Using the profile of Jamila Hubbard below, explain in one to three sentences why she says she has stayed so long at LS&Co.

Passage to read: Begin

Jamila Hubbard

Values

Finding My Passion Here at Levi Strauss & Co.

Laura Wolfe, Unzipped Staff
Levi Strauss & Co.
April 19, 2021

Jamila Hubbard kicked off her career with Levi Strauss & Co. as a product development assistant on Levi’s® Boy’s Bottoms back in September 2008. Since then, she’s taken an unconventional path — from Boys Bottoms to Product Lifecyle Management where she trained others on a new tool — to her current role as a senior manager with our Diversity, Equity and Inclusion team. It’s this work that now fuels her passion and has come along with deserved recognition.

This year, Jamila was recognized internally with a new award created in honor of our late colleague Meeta Bharvani, who was a fearless advocate for the underrepresented and creator of “I Shape My World,” which inspired powerful changes within our LS&Co. community. Jamila has captured Meeta’s spirit in many ways, whether it be by helping raise up marginalized voices here at the company or through her work with our Project Onyx Black Employee Resource Group advocating for social justice issues.

“One of the reasons I’ve stayed so long at LS&Co., in addition to the amazing friends and colleagues I’ve had, is because I’ve been able to explore different avenues in my career and seek out what motivates, engages and excites me the most,” Jamila said.

We sat down with Jamila to talk about her job and what drives her to bring her best self to work every day.

Jamila HubbardWhat’s the most rewarding aspect of your job?

The most rewarding aspect of my job is being someone who people trust and who they can speak to openly. For many, working in a corporate environment means having to cover parts of who you are in order to fit into the culture. I like to know that I am having a positive impact on people and they feel like they can be themselves in conversation with me.

What are some of the biggest challenges you and your team have faced?

For me, the biggest challenge is to find time to separate the work from myself. It’s very emotionally draining to share certain stories or be that emotional support for others, to push for change in a system and a society that are still catching up. We’re a small team; there’s only so much four people can do, and there’s a lot to get done.

Passage to read: End
Given information: Begin

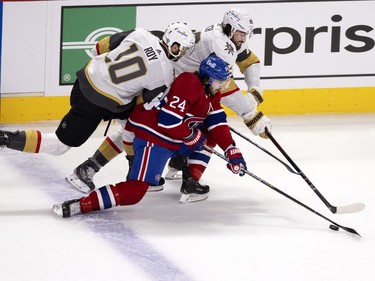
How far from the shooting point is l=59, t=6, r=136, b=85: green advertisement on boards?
6918 millimetres

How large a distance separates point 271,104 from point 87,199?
2.64 meters

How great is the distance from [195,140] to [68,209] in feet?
2.30

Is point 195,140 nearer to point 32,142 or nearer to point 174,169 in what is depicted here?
point 174,169

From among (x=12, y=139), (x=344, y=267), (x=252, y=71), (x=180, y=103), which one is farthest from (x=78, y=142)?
(x=344, y=267)

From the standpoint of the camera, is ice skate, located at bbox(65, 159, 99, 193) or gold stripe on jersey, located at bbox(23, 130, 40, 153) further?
ice skate, located at bbox(65, 159, 99, 193)

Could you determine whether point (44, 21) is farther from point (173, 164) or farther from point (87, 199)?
point (87, 199)

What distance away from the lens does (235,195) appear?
5.71 metres

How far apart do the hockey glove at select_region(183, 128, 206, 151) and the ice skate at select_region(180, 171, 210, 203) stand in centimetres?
21

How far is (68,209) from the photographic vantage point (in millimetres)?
5109

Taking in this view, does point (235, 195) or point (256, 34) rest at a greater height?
point (256, 34)

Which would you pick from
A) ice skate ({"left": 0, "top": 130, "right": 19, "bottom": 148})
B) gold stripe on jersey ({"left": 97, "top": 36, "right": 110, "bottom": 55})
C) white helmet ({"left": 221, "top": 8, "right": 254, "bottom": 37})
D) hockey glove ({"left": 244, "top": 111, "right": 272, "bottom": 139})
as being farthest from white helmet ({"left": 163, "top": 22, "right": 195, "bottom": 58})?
ice skate ({"left": 0, "top": 130, "right": 19, "bottom": 148})

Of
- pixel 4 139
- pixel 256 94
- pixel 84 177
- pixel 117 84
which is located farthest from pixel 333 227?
pixel 4 139

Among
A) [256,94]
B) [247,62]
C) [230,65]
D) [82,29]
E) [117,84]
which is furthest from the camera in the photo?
[82,29]

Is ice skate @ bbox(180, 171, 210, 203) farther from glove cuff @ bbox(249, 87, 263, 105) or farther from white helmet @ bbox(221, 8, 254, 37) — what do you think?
white helmet @ bbox(221, 8, 254, 37)
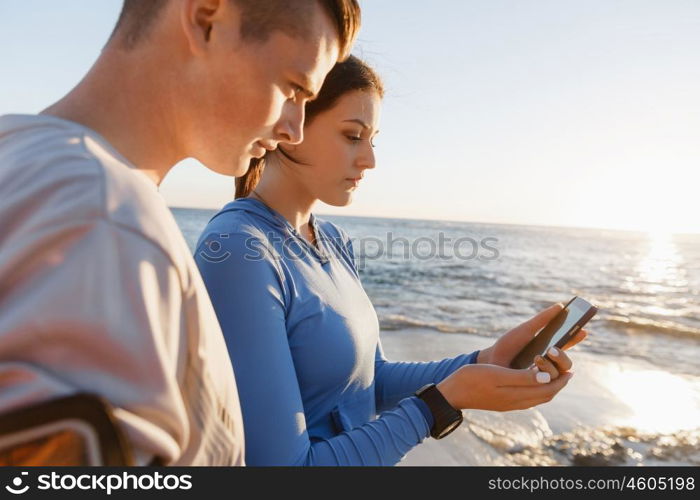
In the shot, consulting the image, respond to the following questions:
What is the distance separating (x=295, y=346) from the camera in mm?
1843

Given information: End

Answer for the task: She credits the amazing friends and colleagues she has had there. She also says she has been able to explore different avenues in her career and seek out what motivates, engages and excites her the most.